Excerpt to read:
****
Closed dblodgett-usgs closed 4 years ago

dblodgett-usgs commented 4 years ago

The idea of "in-band" and "out-of-band" has been brought up as a useful distinction between resource representations that can provide information that is useful to a given application and resource representations that are opaque to an application.

Proposed definitions for the ER:

In discussion about SELFIE and the GSIP system, we made some interesting realizations that I want to share here for consideration.

  1. A resource with unknown or known to be unstructured representations is always out-of-band until inspected and determined to be otherwise.
  2. A resource known to conform to a given profile or standard may be in-band if the client application is compatible.

These points bring up the idea that, for a linked data provider, in-band might be defined differently than for a linked data consumer.

(Removed example in subsequent edit)

bsimons14 commented 4 years ago

To my simplistic thinking the url links are like deferred resolution. If you resolved the link, i.e. put the result 'in-line', and the whole document remains valid then it is 'in-band'. If not, such as having a GML response to the url in a JSON-LD document then it is 'out-of-band'. Is this correct?

dblodgett-usgs commented 4 years ago

That is my understanding, yes. But if the GML response is expected (can be used by) the system, then it would be in-band in a sense. In the comments over here. there's some speculation about two kinds of "in-band" -- one that's strictly semantic and one that's compatible with the current architecture.

I actually think I may be off base with this issue / this distinction should be treated more casually. Hopefully @abhritchie can respond and clarify where this is off base with his thinking. I think this distinction is maybe not worth dwelling on.

dblodgett-usgs commented 4 years ago

I think a less specific definition might be in order...

I'm also going to retract my "how to encode" part of this issue. It's not helpful.
****
Segmentation data
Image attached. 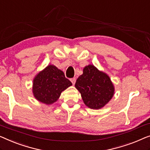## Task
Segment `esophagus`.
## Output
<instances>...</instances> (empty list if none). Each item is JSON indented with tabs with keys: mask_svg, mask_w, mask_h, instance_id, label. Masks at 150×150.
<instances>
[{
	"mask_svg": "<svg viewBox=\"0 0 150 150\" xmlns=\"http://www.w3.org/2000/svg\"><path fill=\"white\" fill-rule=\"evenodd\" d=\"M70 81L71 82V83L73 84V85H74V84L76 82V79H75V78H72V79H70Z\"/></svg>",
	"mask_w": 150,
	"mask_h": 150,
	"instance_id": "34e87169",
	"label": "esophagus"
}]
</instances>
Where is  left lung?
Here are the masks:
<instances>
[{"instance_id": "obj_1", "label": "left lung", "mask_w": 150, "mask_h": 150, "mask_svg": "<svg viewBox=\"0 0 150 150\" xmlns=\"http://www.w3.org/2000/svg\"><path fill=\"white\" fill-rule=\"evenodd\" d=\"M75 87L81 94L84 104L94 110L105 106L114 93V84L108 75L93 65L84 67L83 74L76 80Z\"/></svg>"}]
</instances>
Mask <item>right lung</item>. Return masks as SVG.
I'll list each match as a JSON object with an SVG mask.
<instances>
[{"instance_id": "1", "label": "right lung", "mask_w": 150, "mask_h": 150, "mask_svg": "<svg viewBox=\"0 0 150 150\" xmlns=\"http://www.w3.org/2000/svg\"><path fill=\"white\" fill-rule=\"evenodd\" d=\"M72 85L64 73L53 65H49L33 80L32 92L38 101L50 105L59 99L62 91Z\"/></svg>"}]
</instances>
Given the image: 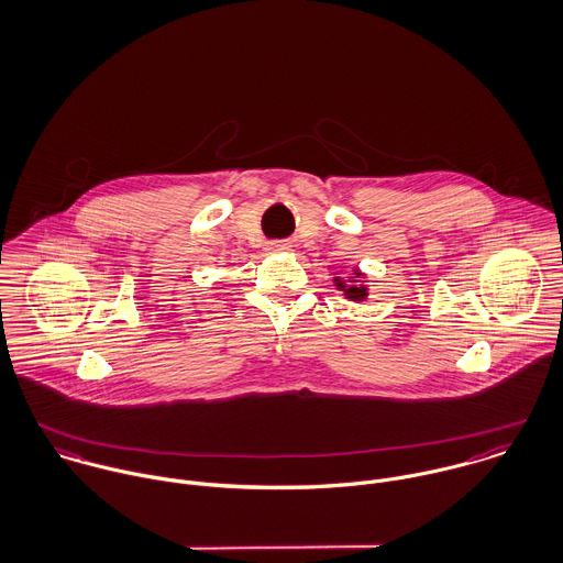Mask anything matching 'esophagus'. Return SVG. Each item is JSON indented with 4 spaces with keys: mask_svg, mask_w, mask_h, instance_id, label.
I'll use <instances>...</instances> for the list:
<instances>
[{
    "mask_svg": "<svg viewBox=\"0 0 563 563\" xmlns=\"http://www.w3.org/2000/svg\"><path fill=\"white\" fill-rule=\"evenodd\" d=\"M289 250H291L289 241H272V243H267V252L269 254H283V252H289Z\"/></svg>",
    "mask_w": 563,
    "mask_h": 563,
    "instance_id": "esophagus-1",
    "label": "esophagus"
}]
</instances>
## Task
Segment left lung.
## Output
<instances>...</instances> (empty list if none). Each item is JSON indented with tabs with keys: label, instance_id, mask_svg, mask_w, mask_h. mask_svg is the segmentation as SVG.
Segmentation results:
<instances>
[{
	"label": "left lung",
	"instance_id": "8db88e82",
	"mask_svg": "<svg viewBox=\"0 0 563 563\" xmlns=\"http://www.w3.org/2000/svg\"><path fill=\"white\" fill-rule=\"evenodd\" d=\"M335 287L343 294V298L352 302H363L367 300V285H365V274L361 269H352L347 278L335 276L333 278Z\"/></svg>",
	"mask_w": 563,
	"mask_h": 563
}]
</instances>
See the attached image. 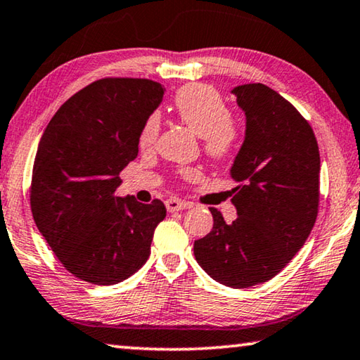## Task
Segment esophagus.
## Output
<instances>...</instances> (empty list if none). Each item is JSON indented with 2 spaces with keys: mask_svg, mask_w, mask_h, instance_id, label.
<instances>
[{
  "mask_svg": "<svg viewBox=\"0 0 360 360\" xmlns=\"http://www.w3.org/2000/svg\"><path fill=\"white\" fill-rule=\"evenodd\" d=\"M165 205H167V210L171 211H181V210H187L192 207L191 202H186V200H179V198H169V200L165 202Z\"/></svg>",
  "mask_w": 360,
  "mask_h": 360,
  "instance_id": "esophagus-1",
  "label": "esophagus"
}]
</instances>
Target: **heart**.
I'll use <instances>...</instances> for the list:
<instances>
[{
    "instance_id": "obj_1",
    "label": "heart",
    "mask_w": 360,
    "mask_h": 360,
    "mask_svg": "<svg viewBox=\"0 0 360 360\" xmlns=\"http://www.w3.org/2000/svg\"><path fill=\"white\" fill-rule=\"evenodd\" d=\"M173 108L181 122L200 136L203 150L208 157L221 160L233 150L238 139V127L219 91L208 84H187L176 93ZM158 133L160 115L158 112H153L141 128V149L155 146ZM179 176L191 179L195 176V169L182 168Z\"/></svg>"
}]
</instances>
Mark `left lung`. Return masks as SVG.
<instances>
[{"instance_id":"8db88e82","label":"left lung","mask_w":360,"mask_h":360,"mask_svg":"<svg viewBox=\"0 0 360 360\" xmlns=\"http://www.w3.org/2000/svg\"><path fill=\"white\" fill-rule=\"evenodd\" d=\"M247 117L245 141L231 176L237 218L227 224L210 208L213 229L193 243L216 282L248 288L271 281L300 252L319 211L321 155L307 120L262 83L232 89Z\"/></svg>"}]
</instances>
****
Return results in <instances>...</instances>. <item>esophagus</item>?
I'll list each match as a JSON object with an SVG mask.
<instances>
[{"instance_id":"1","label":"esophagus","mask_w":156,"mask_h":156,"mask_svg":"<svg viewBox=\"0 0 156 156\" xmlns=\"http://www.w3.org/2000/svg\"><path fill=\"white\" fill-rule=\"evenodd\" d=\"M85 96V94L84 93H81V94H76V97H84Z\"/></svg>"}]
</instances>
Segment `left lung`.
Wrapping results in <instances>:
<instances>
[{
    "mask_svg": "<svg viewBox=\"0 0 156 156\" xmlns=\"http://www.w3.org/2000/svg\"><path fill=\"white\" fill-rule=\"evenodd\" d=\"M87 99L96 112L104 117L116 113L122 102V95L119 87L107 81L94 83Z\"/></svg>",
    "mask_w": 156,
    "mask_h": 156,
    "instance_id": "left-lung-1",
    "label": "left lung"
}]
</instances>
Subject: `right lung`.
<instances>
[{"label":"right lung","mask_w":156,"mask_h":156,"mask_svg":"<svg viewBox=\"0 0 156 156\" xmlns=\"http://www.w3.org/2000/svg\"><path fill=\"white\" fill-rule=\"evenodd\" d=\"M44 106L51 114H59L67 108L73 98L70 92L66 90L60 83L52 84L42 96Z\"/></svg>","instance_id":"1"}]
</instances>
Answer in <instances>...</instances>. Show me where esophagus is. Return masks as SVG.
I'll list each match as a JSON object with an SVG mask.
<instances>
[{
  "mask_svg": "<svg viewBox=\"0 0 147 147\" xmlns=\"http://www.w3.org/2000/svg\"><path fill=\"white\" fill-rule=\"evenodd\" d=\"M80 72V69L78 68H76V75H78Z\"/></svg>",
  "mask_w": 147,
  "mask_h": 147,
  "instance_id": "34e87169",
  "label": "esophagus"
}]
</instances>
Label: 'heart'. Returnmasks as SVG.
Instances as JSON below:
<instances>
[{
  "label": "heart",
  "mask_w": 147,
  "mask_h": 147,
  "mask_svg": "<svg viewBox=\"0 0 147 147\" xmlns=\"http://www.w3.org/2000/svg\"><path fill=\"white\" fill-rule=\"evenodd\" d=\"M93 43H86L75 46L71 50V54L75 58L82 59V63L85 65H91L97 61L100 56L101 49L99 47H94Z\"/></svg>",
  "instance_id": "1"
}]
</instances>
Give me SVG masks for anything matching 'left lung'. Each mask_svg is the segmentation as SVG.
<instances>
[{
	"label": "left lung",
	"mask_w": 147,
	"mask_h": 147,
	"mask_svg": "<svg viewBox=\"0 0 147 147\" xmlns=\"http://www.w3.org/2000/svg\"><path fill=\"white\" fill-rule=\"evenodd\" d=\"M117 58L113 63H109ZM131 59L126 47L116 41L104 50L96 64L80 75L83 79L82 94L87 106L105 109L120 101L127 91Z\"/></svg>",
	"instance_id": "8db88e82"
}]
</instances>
****
Aim:
Transcribe the full issue thread on in-band and out-of-band resources, word for word. The material has no connection to the issue thread above.

Correct response:
Closed dblodgett-usgs closed 4 years ago

dblodgett-usgs commented 4 years ago

The idea of "in-band" and "out-of-band" has been brought up as a useful distinction between resource representations that can provide information that is useful to a given application and resource representations that are opaque to an application.

Proposed definitions for the ER:

In discussion about SELFIE and the GSIP system, we made some interesting realizations that I want to share here for consideration.

  1. A resource with unknown or known to be unstructured representations is always out-of-band until inspected and determined to be otherwise.
  2. A resource known to conform to a given profile or standard may be in-band if the client application is compatible.

These points bring up the idea that, for a linked data provider, in-band might be defined differently than for a linked data consumer.

(Removed example in subsequent edit)

bsimons14 commented 4 years ago

To my simplistic thinking the url links are like deferred resolution. If you resolved the link, i.e. put the result 'in-line', and the whole document remains valid then it is 'in-band'. If not, such as having a GML response to the url in a JSON-LD document then it is 'out-of-band'. Is this correct?

dblodgett-usgs commented 4 years ago

That is my understanding, yes. But if the GML response is expected (can be used by) the system, then it would be in-band in a sense. In the comments over here. there's some speculation about two kinds of "in-band" -- one that's strictly semantic and one that's compatible with the current architecture.

I actually think I may be off base with this issue / this distinction should be treated more casually. Hopefully @abhritchie can respond and clarify where this is off base with his thinking. I think this distinction is maybe not worth dwelling on.

dblodgett-usgs commented 4 years ago

I think a less specific definition might be in order...

I'm also going to retract my "how to encode" part of this issue. It's not helpful.